Our official teaching sessions in the Great Lakes Region were organized in partnership with F.E.P. (Fraternité évangélique des prisons) under the able leadership of Reverend John Ngabo and his committee from Rwanda, Burundi and RDCongo (Kivu). The first full Rwanda week was Restorative Justice Basic Training with 21 chaplains, both clergy and volunteers. It was held at the Anglican Guest House in Kigali, and Pierre, Philippe and Eileen gave sessions on RJ Values and Principles, Wall of History, Models of Chaplaincy, Biblical Justice and RJ, RJ and the Offender, RJ and the Victim, Steps to Healing, RJ and the Community, Working with Women, and Mission and Vision. Participants shared, did role plays, built their Wall of History, prayed, reflected, sang and danced. I tried to create a series of tangible materials for daily prayer and reflection to custom fit the group, so we built a colourful paper house with bricks, each representing the values and techniques learned. (These prayer and reflection props varied with each week and cultural setting.) Eileen was a bit late that week as she had walked into a drainage ditch and broken her leg! She finally made it to class after surgery and several harrowing days in hospital. Jeff talked about mountain climbing and demonstrated his equipment. There were huge eyes (and many giggles at the crazy Canadians) as he donned his rock climbing gear in front of the class. Emanuel explained some fascinating photo facts and his work and hobby of snowboarding. Each new piece of information helped to illustrate the necessity of keeping our minds open, ready to see the world in a different way, willing to try new ways to react to injustice and practice justice.

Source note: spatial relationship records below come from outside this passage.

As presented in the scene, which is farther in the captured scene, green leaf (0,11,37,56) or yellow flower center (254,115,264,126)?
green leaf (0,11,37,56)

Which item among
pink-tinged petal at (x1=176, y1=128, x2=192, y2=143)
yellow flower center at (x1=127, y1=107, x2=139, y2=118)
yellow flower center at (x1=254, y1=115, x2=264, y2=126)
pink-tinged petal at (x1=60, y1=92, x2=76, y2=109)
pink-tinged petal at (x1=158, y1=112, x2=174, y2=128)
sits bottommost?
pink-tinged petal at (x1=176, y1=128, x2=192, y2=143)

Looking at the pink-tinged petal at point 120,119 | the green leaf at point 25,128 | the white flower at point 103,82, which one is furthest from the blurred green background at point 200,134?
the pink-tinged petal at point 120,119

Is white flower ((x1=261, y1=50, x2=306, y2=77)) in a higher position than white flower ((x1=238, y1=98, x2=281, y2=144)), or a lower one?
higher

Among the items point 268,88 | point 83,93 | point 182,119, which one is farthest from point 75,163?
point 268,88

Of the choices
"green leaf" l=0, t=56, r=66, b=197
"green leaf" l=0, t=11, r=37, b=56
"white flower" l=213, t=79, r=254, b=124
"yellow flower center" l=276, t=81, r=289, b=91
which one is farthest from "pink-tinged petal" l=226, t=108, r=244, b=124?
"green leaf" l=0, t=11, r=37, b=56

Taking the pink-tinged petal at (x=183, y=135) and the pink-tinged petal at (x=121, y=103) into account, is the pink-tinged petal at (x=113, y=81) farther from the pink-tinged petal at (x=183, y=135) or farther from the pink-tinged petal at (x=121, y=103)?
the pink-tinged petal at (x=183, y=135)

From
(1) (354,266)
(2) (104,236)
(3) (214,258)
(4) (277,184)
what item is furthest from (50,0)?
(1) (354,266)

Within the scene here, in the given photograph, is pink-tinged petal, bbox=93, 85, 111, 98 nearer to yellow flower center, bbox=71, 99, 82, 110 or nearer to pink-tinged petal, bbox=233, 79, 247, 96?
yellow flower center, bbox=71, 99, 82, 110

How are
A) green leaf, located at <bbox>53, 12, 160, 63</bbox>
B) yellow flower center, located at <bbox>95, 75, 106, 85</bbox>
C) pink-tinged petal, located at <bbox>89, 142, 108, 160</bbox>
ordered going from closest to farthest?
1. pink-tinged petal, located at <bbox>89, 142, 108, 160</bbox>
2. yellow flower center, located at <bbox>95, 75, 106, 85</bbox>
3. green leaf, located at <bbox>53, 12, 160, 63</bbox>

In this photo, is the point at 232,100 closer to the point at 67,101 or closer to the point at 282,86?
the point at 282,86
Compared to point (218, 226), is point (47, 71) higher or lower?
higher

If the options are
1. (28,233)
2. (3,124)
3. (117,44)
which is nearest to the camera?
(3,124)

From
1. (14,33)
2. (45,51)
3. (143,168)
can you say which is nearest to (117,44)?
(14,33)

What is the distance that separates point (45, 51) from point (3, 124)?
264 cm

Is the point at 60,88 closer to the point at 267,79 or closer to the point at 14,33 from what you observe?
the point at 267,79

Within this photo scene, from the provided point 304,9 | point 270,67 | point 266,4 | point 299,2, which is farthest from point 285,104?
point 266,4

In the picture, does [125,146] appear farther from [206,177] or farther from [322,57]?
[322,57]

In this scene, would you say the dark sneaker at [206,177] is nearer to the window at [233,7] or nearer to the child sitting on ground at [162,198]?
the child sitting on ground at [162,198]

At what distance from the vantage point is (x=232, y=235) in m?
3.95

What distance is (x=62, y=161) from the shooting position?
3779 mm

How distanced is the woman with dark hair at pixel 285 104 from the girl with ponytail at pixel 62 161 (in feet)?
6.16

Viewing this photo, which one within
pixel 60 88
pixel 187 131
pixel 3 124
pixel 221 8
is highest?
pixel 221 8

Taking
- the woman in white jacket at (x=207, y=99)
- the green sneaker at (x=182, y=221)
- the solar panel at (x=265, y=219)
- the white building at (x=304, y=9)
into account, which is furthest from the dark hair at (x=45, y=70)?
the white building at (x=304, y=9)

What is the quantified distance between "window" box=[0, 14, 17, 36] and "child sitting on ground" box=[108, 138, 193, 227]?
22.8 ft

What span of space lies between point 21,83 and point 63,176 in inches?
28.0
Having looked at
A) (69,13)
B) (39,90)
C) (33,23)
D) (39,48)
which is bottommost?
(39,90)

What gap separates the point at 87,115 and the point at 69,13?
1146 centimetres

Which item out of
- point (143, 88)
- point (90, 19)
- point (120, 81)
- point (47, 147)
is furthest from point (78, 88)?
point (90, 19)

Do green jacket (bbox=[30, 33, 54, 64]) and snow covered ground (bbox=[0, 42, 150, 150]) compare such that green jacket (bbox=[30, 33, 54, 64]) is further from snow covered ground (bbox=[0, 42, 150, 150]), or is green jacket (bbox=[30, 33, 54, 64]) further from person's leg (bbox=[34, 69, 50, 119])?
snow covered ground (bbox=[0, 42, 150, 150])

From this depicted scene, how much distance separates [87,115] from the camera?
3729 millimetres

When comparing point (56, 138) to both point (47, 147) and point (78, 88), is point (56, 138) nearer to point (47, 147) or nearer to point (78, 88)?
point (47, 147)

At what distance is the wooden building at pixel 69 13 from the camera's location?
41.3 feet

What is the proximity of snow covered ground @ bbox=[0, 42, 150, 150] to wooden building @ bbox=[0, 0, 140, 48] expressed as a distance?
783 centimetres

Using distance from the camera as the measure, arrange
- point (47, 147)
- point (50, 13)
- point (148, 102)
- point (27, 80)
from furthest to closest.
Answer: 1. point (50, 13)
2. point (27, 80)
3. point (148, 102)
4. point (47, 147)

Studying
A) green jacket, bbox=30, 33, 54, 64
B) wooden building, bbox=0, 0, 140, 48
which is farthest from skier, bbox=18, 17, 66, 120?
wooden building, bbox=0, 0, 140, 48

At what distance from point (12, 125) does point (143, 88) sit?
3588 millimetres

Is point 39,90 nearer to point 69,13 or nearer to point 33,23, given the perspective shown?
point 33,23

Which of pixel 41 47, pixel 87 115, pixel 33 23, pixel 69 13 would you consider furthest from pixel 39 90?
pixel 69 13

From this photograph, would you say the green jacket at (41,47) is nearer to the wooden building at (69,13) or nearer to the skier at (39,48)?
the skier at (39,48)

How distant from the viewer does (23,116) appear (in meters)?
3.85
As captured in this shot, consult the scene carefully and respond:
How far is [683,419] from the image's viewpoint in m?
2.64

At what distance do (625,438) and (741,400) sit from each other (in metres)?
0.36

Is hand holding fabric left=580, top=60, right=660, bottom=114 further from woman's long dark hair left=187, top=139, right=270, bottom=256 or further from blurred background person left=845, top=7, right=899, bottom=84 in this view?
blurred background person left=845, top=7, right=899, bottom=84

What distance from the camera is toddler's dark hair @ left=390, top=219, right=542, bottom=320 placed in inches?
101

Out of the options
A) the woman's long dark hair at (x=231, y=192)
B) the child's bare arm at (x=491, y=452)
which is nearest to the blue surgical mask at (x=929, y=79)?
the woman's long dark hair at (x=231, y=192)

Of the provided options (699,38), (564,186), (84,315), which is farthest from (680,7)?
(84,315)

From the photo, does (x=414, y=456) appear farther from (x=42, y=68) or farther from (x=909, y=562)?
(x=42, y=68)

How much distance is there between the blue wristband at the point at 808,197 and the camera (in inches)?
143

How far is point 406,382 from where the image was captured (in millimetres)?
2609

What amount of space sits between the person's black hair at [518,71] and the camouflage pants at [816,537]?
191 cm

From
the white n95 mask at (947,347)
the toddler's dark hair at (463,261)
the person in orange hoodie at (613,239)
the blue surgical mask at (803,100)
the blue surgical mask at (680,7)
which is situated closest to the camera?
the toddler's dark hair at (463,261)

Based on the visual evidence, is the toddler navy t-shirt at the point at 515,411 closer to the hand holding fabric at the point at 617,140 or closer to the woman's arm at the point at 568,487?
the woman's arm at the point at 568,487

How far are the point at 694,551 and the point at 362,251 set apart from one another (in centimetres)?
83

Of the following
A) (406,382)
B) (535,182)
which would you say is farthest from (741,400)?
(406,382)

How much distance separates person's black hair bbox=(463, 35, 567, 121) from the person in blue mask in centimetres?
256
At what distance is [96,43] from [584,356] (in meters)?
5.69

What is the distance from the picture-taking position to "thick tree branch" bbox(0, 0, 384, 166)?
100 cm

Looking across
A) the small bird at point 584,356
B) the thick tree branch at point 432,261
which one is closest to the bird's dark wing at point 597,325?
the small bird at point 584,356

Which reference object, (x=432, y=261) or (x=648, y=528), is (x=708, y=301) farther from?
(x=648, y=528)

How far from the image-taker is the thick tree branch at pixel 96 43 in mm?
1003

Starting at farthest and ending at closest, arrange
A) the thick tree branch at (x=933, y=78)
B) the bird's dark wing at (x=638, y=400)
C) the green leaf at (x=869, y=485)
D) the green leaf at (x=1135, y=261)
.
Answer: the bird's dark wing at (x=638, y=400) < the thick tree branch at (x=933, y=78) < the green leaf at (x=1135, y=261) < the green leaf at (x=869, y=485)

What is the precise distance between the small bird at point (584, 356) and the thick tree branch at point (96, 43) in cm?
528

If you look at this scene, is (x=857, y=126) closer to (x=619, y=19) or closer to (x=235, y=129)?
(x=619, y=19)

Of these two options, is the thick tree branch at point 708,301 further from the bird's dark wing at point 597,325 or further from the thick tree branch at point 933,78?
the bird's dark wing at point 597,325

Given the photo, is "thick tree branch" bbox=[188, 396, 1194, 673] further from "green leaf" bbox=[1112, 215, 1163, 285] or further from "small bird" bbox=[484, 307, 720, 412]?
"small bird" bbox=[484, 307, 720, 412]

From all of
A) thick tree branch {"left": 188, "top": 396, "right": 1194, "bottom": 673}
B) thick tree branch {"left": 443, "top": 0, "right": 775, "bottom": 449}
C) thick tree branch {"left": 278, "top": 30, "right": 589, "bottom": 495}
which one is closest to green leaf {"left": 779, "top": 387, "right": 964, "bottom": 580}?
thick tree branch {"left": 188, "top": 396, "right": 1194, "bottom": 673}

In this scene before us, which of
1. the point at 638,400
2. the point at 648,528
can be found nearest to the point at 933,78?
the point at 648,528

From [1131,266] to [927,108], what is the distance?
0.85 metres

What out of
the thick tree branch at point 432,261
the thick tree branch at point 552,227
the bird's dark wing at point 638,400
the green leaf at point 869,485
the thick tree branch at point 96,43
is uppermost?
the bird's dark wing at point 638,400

The next full week was Restorative Justice and Pastoral Care with 17 students, a follow-up to the basic week. After a brief overview of RJ and practical pastoral theology, Pierre, Philippe and Eileen looked at the ministries of Presence, Listening, Preaching, and our Prophetic ministry. The students were sent out each day to conduct structured interviews. They then shared verbatim reports the following day, and their strengths and weaknesses were analyzed. We had a good time in this course, enjoyed each other, laughed at the odd and interesting things we try to do in the name of ministry (i.e. arriving at someone’s home at 7:00 AM, chatting about inappropriate inanities), and hopefully became more skilful in our ministries. Again, the week ended with a cake and certificates!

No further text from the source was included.